** START Task inputs **

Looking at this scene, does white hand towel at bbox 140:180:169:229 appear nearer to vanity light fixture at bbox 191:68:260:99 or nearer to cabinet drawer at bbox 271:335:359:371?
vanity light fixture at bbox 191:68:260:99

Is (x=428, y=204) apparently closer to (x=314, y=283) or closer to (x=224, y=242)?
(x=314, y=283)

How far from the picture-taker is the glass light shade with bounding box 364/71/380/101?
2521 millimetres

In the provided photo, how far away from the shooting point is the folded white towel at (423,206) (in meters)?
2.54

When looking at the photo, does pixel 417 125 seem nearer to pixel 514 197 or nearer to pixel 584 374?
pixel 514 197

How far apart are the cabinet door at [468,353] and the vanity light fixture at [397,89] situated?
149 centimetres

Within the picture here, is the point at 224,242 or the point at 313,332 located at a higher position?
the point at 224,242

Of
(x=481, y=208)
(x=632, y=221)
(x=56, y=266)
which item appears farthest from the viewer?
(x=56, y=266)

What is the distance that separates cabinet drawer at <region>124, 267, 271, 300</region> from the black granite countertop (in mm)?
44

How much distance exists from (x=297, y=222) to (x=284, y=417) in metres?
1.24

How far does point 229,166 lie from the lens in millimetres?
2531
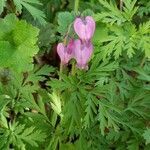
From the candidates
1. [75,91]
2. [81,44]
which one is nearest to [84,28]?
[81,44]

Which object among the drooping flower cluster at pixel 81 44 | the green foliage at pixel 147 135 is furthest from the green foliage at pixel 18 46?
the green foliage at pixel 147 135

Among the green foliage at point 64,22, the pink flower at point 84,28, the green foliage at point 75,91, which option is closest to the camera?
the pink flower at point 84,28

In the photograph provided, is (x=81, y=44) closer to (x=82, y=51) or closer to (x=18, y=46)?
(x=82, y=51)

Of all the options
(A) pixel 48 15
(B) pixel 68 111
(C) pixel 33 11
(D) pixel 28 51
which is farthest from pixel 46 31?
(B) pixel 68 111

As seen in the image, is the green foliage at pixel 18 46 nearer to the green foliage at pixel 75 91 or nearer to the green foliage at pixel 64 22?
the green foliage at pixel 75 91

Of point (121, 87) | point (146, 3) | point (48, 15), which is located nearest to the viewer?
point (121, 87)

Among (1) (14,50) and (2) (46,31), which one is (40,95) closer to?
(1) (14,50)

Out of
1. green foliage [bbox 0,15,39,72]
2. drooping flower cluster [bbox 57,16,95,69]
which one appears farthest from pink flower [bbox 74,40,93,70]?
green foliage [bbox 0,15,39,72]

** END Task inputs **

What is required: Retype all of the records above word for word, leaving out the pictures.

Answer:
Looking at this scene, does white hand towel at bbox 140:180:169:229 appear nearer to vanity light fixture at bbox 191:68:260:99 or nearer to cabinet drawer at bbox 271:335:359:371?
vanity light fixture at bbox 191:68:260:99

Is (x=428, y=204) apparently closer to (x=314, y=283) or closer to (x=224, y=242)?
(x=314, y=283)

How far from the picture-taker is the glass light shade with bounding box 364/71/380/101?
2521 millimetres

In the provided photo, how far away from the shooting point is the folded white towel at (423,206) (in meters)?
2.54

When looking at the photo, does pixel 417 125 seem nearer to pixel 514 197 or nearer to pixel 584 374?
pixel 514 197

How far apart are the cabinet door at [468,353] and the vanity light fixture at [397,89] situated?
149 centimetres

Within the picture here, is the point at 224,242 or the point at 313,332 located at a higher position?
the point at 224,242

Of
(x=481, y=208)
(x=632, y=221)
(x=56, y=266)
which item appears farthest from the viewer?
(x=56, y=266)

What is the distance that separates cabinet drawer at <region>124, 267, 271, 300</region> from the black granite countertop (in mm)?
44

How much distance exists from (x=297, y=222) to (x=284, y=417) in metres?
1.24

How far does point 229,166 lie from the lens in millimetres?
2531
From the candidates
1. [75,91]
2. [81,44]
which one is nearest to [84,28]?
[81,44]

Which object among the drooping flower cluster at pixel 81 44 | the green foliage at pixel 147 135 is furthest from the green foliage at pixel 18 46?
the green foliage at pixel 147 135

Among the green foliage at point 64,22, the pink flower at point 84,28, the green foliage at point 75,91, which option is closest to the camera?
the pink flower at point 84,28

In the photograph provided, is (x=81, y=44) closer to (x=82, y=51) or closer to (x=18, y=46)?
(x=82, y=51)

Of all the options
(A) pixel 48 15
(B) pixel 68 111
(C) pixel 33 11
(D) pixel 28 51
which is farthest from pixel 46 31?
(B) pixel 68 111

As seen in the image, is the green foliage at pixel 18 46 nearer to the green foliage at pixel 75 91 or nearer to the green foliage at pixel 64 22?
the green foliage at pixel 75 91

Of point (121, 87) | point (146, 3) | point (48, 15), which is located nearest to the viewer?
point (121, 87)

Among (1) (14,50) and (2) (46,31), which one is (40,95) closer to?
(1) (14,50)

Out of
1. green foliage [bbox 0,15,39,72]
2. drooping flower cluster [bbox 57,16,95,69]
which one appears farthest from pink flower [bbox 74,40,93,70]?
green foliage [bbox 0,15,39,72]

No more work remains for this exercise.